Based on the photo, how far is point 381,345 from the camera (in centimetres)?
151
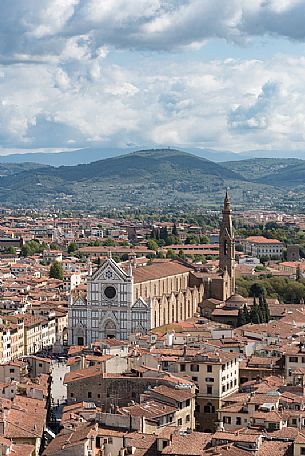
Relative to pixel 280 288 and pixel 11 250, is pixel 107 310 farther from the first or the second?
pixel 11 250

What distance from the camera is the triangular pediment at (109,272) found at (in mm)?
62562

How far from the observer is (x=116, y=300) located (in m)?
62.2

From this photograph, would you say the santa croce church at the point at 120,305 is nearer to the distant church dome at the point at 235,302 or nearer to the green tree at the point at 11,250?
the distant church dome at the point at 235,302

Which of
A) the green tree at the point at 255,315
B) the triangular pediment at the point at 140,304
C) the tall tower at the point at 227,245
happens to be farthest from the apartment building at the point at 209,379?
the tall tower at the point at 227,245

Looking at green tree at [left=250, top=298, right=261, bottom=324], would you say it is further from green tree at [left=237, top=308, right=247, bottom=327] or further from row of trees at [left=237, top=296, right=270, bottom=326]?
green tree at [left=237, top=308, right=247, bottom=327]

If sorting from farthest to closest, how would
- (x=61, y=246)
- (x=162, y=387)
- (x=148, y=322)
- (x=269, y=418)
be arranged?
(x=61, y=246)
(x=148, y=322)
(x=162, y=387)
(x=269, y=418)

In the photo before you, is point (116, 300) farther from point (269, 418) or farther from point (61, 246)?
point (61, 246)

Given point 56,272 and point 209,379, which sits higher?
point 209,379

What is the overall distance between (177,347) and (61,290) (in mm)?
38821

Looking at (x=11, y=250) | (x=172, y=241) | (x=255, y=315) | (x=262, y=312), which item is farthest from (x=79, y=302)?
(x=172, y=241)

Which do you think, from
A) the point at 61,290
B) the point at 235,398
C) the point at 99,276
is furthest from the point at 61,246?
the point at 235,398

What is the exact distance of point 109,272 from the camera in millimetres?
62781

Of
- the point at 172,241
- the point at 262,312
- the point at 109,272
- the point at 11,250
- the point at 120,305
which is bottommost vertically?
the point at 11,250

※

▸ Stated problem:
Change every "triangular pediment" in the lines above to "triangular gable", keeping all else the same, and leave the pictures out of your copy.

▸ Answer to this problem:
Based on the photo, how far is point 381,345 from the camera (in centimetres)?
151
Relative to pixel 280 288 and pixel 11 250, is pixel 107 310 farther from the first or the second?
pixel 11 250

What distance from the camera is the triangular gable at (109,272) found at (in mm)?
62562

How far from the observer is (x=116, y=300) located (in m)?
62.2

From this photograph, would you say the santa croce church at the point at 120,305 is nearer to the distant church dome at the point at 235,302 or nearer to the green tree at the point at 11,250?
the distant church dome at the point at 235,302

Which of
A) the green tree at the point at 255,315
B) the triangular gable at the point at 140,304
C) the tall tower at the point at 227,245
happens to be farthest from the apartment building at the point at 209,379?
the tall tower at the point at 227,245

Looking at green tree at [left=250, top=298, right=261, bottom=324], would you say it is further from green tree at [left=237, top=308, right=247, bottom=327] or further from row of trees at [left=237, top=296, right=270, bottom=326]?
green tree at [left=237, top=308, right=247, bottom=327]

If sorting from farthest to closest, how would
- (x=61, y=246)
- (x=162, y=387)
- (x=148, y=322)
- (x=269, y=418)
be arranged?
(x=61, y=246)
(x=148, y=322)
(x=162, y=387)
(x=269, y=418)

In the photo before you, is point (116, 300) farther from point (269, 418) or farther from point (61, 246)?
point (61, 246)

Given point 56,272 and point 209,379, which sits higher?
point 209,379

What is the overall distance between (177,347) and (61,290) (in mm)?
38821

Looking at (x=11, y=250) | (x=172, y=241) | (x=255, y=315) | (x=262, y=312), which item is farthest from (x=79, y=302)?
(x=172, y=241)

Which do you think, from
A) the point at 61,290
B) the point at 235,398
C) the point at 99,276
is furthest from the point at 61,246?
the point at 235,398

What is the exact distance of point 109,272 from the camera in millimetres?
62781

Of
- the point at 172,241
- the point at 262,312
- the point at 109,272
- the point at 11,250
- the point at 120,305
which is bottommost vertically?
the point at 11,250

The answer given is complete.